Second-generation antihistamines in this category also act by inhibiting the receptor, but also have anti-inflammatory and anti-allergic activity. They have more selective action, cause less or no sedation, and act faster, but with longer duration of action.
Topical or intranasal H1-antihistamines act fastest of all and have equal or more effectiveness with regard to local symptoms than oral preparations. Topical steroids are the most effective medications and are usually safe for use even over the long term. Systemic steroids are not usually required.
Other medications include cromones, anticholinergic drugs such as ipratropium bromide, and leukotriene receptor antagonists. Omalizumab is still experimental in this condition.
Subcutaneous immunotherapy is preferable in many cases to medical treatment as it offers a durable and root-based therapy. Sublingual routes have also been attempted, and have a much lower risk of anaphylaxis.

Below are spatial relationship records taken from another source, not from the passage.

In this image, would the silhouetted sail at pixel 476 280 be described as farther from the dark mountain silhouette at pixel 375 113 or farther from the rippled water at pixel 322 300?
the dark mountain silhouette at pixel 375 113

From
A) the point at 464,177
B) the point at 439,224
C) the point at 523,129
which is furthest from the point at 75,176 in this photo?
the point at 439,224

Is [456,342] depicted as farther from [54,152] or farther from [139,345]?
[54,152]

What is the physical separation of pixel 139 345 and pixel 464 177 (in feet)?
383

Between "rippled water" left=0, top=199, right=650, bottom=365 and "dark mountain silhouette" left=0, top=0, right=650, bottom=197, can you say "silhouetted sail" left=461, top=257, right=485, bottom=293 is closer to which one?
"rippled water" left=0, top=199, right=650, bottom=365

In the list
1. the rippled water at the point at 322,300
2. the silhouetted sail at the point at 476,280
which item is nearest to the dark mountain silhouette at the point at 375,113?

NAR treatment also comprises avoidance of known triggers such as strong odors and pollutants, which irritate the nasal mucosa. Oral antihistamines of the first generation are somewhat effective, but not second-generation, because they lack anticholinergic action.
The most effective treatment is topical, with either antihistamines such as azelastine, intranasal steroids, or anticholinergics such as topical ipratropium bromide alone or with intranasal corticosteroids. Nasal lavage with saline solution is very useful if given just before the administration of ipratropium and corticosteroids in combination.
Experimental therapies include capsaicin, silver nitrate, and acupuncture. Surgery is used as a last resort if medical therapy is fruitless or if there are other indications for nasal surgery.